- REQUIRED WORK -
Here, the job is to give back every entry below unchanged, omitting pictures.

Data excerpts
----------

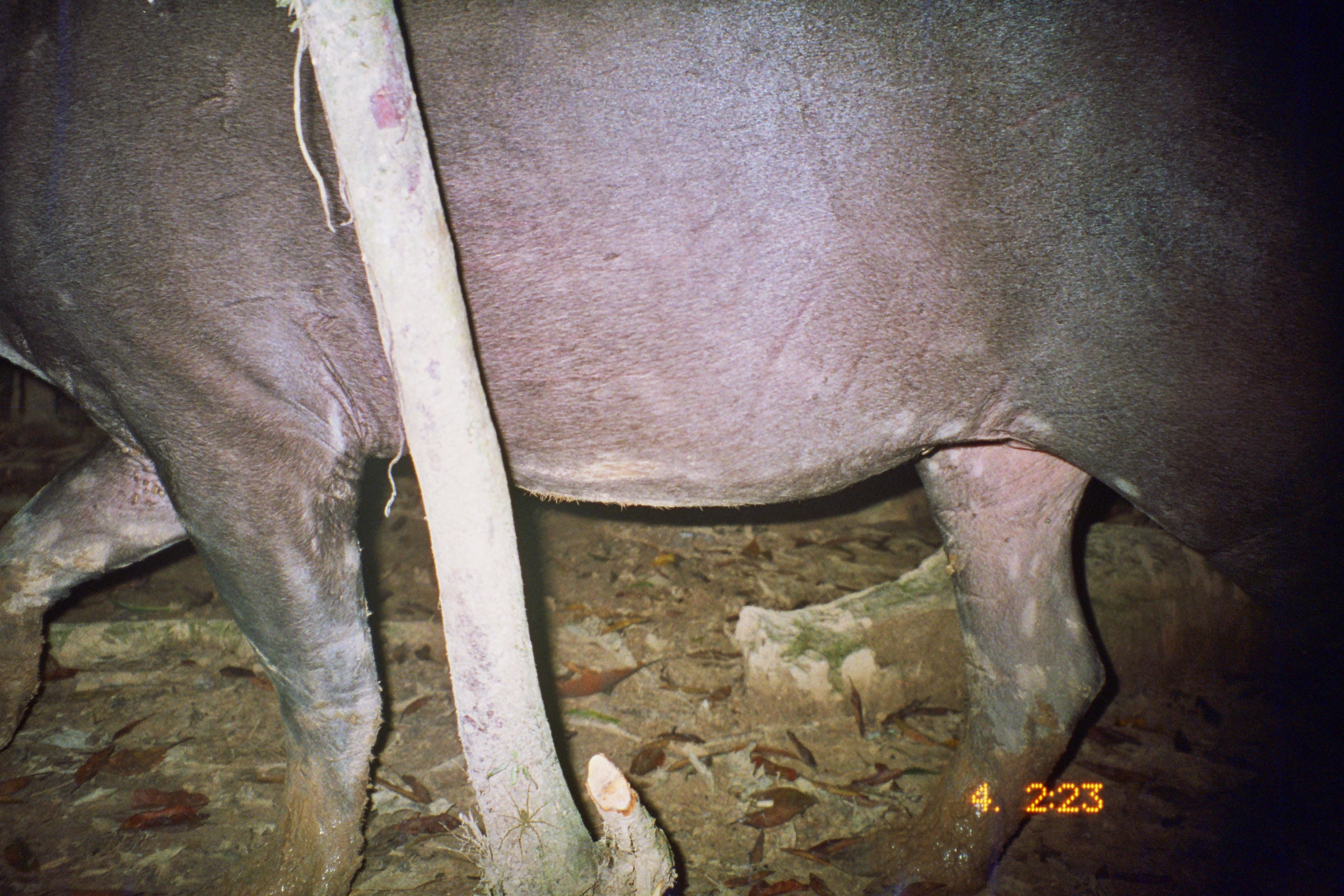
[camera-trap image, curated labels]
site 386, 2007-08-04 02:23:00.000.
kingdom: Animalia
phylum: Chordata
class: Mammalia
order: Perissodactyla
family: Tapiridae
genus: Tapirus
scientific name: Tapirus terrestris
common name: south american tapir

----------

- ANSWER -
[camera-trap image, curated labels]
site 386, 2007-08-04 02:23:00.000.
kingdom: Animalia
phylum: Chordata
class: Mammalia
order: Perissodactyla
family: Tapiridae
genus: Tapirus
scientific name: Tapirus terrestris
common name: south american tapir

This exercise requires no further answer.